I'm 100% playing the stereotype by saying this, but I went to a crossfit style class this morning. But I don't want to discuss the class (my whole body hurts right now). I want to talk about my Apple Watch.
I know there is an app for workouts, and that app has an option for indicating you're doing a high-intensity interval workout. That's great. But I forgot to use it. It was my first time doing a class like this in three years, and I had other things on my mind. Do I need to weigh in? What do I do after the deadlift? Medicine ball? I don't understand the circuit. Somebody please help me.
So having given my Apple Watch zero thought, I was surprised after the workout, staggering to my car like a particularly decayed zombie, to see that it had registered, not thirty minutes of intense interval training... but one minute. It had registered one minute of generic exercise
What gives, Apple? How is this so grossly inaccurate? This isn't an anomaly. The other day it showed that I'd been active for twelve hours that day, but didn't hit my stand goal of twelve hours.

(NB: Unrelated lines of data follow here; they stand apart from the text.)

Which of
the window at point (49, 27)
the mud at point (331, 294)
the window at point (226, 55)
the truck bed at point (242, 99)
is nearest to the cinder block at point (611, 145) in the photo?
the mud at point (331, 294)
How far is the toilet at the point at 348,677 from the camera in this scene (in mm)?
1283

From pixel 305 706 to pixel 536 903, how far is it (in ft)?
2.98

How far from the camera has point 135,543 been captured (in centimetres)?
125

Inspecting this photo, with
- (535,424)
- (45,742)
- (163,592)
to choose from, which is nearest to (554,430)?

So... so I'd been "active" while sitting down? I'd been moving and pumping my muscles... in my chair? Granted, that's fully possible for a person to do, but it wasn't true for me.
Having an Apple Watch (or a Fitbit or other measurement device) certainly helps me be more aware of my activity. Just being aware will improve activity. But it's annoying when I know it's not measuring properly. It makes me want to use the device less. And this happens often.
From a technical perspective, how hard is it to accurately measure activity? Here’s what I think would help, and I don't see it on the market. This is a solution I'd use. Tell me if you think you would or wouldn't.
If I was wearing a low-profile device on each limb, the measurements could be very accurate. Some people think this is overkill, and that's fine. Maybe it’s not a solution for everybody (not everybody wears an Apple Watch, or works out, or cares about health). But I'd happily wear a slim inconspicuous device on each wrist and each ankle if that meant that I could have extremely accurate and totally passive measurement of my activity and the subsequent impact on my body, like calories burned.
I wear an activity monitor because I want that information. If that information is blatantly inaccurate, I'm discouraged from wearing the device. But if the information was extremely accurate, then I'd happily wear more devices more consistently, especially if they're unobtrusive.
That information, coupled with the right apps and outside expertise, can give just the right nudges to make the right choices a thousand times a day. Our life outcomes, whether they be in physical health or financial wellbeing or even relationship satisfaction, are a product of the small decisions we make frequently, far more than any grand gesture we consciously strive to commit to (for instance: a 6-week crossfit boot camp).
I want a system that will reliably and accurately give me the right prompts, the right nudges, at the right times to produce the best long-term outcomes for my life goals.
From what I can see, that kind of device ecosystem is shockingly hard to find.
UPDATE: Day two at the gym. I remembered to start the workout timer on my watch, but paused it to listen to another minute of instruction from the coach… and forgot to start it again. After a brutal workout, with a racing heart and constant motion, I had fully zero minutes of exercise recorded.